In your output, repeat each entry exactly and include no pictures.

_Supplied records_:
*-*-*

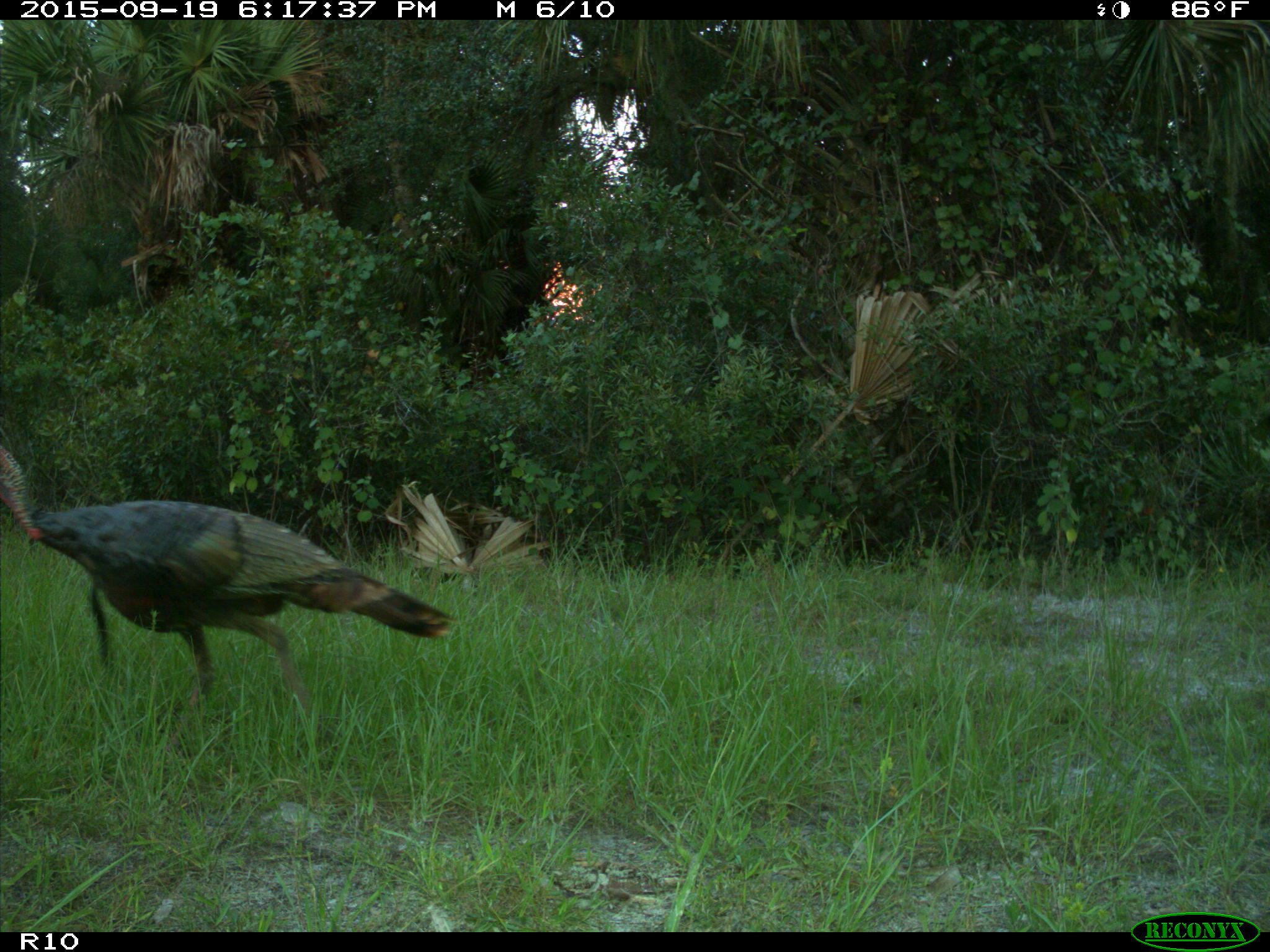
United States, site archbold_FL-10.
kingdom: Animalia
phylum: Chordata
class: Aves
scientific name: Aves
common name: birds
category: unidentified bird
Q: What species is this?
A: Unidentified bird (birds) (Aves).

*-*-*

_Worked solution_:
United States, site archbold_FL-10.
kingdom: Animalia
phylum: Chordata
class: Aves
scientific name: Aves
common name: birds
category: unidentified bird
Q: What species is this?
A: Unidentified bird (birds) (Aves).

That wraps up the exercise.